**Source text:**

================

We're a talented bunch. In our own ways each of us is repairing the damage,
putting things on a solid footing and moving ahead. It's working.
2.
The repairs are painful -- big layoffs, factory shutterings, bank closures
-- but they're part of the solution. They're not the problem. We overextended
(part of the human condition). We built too much capacity. Now we need to
cut back. We'll cut too much back. Which means there'll be opportunities for
cash. Cash remains King.
3.
Government will not solve this. It will make things worse. It will seriously
distort the economy.
James Tisch, Loews Corp.s CEO, says Congress is killing
the hotel business. Washington created much of today's mess -- from encouraging
lending to deadbeats to own houses to dropping interest rates to ridiculously
low rates, from lightening up on financial regulation to "bailing"
out preferred banks but letting non-preferred ones die. There is a serious
role for government. It would be nice if I could trust peanut butter.
4.
Crises bring out snake oil. Obama
says "failing to act could lead to a catastrophe."
He warns of a "lost decade." Meantime,
he burdens our national debt to where economists warn of serious dangers to
the U.S. dollar (especially as the Chinese pull away from owning Treasurys).
Some now refer to the U.S. as a banana republic with nukes."
5.

================

[Dataset entries]
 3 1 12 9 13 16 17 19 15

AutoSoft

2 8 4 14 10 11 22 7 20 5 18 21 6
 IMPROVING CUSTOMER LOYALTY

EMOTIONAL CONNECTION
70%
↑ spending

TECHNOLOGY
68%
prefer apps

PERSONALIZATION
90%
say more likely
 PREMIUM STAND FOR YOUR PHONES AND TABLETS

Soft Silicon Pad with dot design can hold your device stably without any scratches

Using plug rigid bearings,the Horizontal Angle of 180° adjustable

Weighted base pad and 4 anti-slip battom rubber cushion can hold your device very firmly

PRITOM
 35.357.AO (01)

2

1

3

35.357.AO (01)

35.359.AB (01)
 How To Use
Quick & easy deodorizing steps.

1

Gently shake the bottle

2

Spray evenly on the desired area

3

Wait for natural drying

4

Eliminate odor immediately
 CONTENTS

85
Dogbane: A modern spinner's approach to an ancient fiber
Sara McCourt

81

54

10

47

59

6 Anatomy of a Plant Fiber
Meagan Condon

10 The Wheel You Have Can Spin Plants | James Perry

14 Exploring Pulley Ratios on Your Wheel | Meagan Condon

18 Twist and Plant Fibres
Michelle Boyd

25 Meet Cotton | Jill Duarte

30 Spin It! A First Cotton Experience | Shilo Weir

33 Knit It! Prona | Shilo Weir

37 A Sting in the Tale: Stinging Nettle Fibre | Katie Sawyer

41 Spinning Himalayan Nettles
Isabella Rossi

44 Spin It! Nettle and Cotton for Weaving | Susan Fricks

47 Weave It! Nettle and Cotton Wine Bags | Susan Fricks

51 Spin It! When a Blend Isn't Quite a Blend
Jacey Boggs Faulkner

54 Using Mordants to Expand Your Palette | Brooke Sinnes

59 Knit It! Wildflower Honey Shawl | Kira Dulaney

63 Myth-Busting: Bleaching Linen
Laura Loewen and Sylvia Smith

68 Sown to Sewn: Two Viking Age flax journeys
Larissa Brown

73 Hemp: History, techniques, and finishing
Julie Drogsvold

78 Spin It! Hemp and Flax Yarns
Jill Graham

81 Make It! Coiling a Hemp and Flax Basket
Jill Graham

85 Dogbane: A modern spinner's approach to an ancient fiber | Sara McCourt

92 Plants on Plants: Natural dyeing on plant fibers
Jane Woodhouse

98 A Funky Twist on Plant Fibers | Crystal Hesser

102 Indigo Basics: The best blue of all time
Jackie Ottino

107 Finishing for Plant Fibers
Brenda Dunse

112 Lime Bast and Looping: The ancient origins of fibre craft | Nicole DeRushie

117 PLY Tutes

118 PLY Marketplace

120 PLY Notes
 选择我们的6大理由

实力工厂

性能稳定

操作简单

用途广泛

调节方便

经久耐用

================

**Task A:** According to the economy commentary, what does James Tisch say Congress is killing?
**Task B:** Update the part of the economy commentary that opens with the words containing "The repairs are" and closes with "distort the economy.", replacing "capacity" with "inventory".
**Task C:** List every repair that the economy commentary calls painful.

**Solution A:** The hotel business.

**Solution B:**
The repairs are painful -- big layoffs, factory shutterings, bank closures
-- but they're part of the solution. They're not the problem. We overextended
(part of the human condition). We built too much inventory. Now we need to
cut back. We'll cut too much back. Which means there'll be opportunities for
cash. Cash remains King.
3.
Government will not solve this. It will make things worse. It will seriously
distort the economy.

**Solution C:** Big layoffs, factory shutterings, bank closures